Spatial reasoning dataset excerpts

• • • • • • •

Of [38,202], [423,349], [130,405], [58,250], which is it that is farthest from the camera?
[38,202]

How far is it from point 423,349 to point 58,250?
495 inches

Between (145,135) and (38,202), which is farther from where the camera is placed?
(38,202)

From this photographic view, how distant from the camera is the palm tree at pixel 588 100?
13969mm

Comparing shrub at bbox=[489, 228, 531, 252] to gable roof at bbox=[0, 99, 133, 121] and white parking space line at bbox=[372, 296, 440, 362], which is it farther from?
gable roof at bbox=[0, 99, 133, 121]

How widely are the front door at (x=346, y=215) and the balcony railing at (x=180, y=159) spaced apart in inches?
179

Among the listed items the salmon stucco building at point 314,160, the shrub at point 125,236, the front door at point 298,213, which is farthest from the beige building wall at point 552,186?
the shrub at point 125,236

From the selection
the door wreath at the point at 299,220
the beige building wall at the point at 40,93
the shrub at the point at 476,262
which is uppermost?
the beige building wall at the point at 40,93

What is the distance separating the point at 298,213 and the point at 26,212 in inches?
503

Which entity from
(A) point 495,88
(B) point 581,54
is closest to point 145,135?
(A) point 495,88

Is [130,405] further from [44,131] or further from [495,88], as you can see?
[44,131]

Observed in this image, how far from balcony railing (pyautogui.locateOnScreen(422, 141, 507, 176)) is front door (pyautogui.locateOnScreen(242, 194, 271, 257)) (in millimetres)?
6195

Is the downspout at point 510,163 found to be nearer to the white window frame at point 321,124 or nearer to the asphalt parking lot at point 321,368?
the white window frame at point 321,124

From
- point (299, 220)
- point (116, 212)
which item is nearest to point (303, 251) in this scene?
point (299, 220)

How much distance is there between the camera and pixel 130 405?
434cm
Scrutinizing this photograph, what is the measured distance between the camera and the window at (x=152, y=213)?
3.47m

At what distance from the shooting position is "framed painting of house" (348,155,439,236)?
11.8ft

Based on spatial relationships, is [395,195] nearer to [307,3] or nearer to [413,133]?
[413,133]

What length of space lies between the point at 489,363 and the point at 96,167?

• • • • • • •

TO DO - Recast the listing above as a Markdown table with two columns, Row and Line. Number each non-blank line in order and omit the blank lines.

FINISHED EXERCISE -
| Row | Line |
|---|---|
| 1 | Of [38,202], [423,349], [130,405], [58,250], which is it that is farthest from the camera? |
| 2 | [38,202] |
| 3 | How far is it from point 423,349 to point 58,250? |
| 4 | 495 inches |
| 5 | Between (145,135) and (38,202), which is farther from where the camera is placed? |
| 6 | (38,202) |
| 7 | From this photographic view, how distant from the camera is the palm tree at pixel 588 100? |
| 8 | 13969mm |
| 9 | Comparing shrub at bbox=[489, 228, 531, 252] to gable roof at bbox=[0, 99, 133, 121] and white parking space line at bbox=[372, 296, 440, 362], which is it farther from? |
| 10 | gable roof at bbox=[0, 99, 133, 121] |
| 11 | How widely are the front door at (x=346, y=215) and the balcony railing at (x=180, y=159) spaced apart in inches? |
| 12 | 179 |
| 13 | Among the listed items the salmon stucco building at point 314,160, the shrub at point 125,236, the front door at point 298,213, which is farthest from the beige building wall at point 552,186? |
| 14 | the shrub at point 125,236 |
| 15 | From the selection |
| 16 | the door wreath at the point at 299,220 |
| 17 | the beige building wall at the point at 40,93 |
| 18 | the shrub at the point at 476,262 |
| 19 | which is uppermost? |
| 20 | the beige building wall at the point at 40,93 |
| 21 | What is the distance separating the point at 298,213 and the point at 26,212 in inches? |
| 22 | 503 |
| 23 | Which entity from |
| 24 | (A) point 495,88 |
| 25 | (B) point 581,54 |
| 26 | is closest to point 145,135? |
| 27 | (A) point 495,88 |
| 28 | Is [130,405] further from [44,131] or further from [495,88], as you can see? |
| 29 | [44,131] |
| 30 | Observed in this image, how far from balcony railing (pyautogui.locateOnScreen(422, 141, 507, 176)) is front door (pyautogui.locateOnScreen(242, 194, 271, 257)) (in millimetres)? |
| 31 | 6195 |
| 32 | Is the downspout at point 510,163 found to be nearer to the white window frame at point 321,124 or nearer to the asphalt parking lot at point 321,368? |
| 33 | the white window frame at point 321,124 |
| 34 | From |
| 35 | - point (299, 220) |
| 36 | - point (116, 212) |
| 37 | which item is nearest to point (303, 251) in this scene? |
| 38 | point (299, 220) |
| 39 | How much distance is there between the camera and pixel 130 405? |
| 40 | 434cm |
| 41 | Scrutinizing this photograph, what is the measured distance between the camera and the window at (x=152, y=213)? |
| 42 | 3.47m |
| 43 | At what distance from the shooting position is "framed painting of house" (348,155,439,236)? |
| 44 | 11.8ft |
| 45 | Based on spatial relationships, is [395,195] nearer to [307,3] or nearer to [413,133]? |
| 46 | [413,133] |
| 47 | What length of space lies between the point at 489,363 and the point at 96,167? |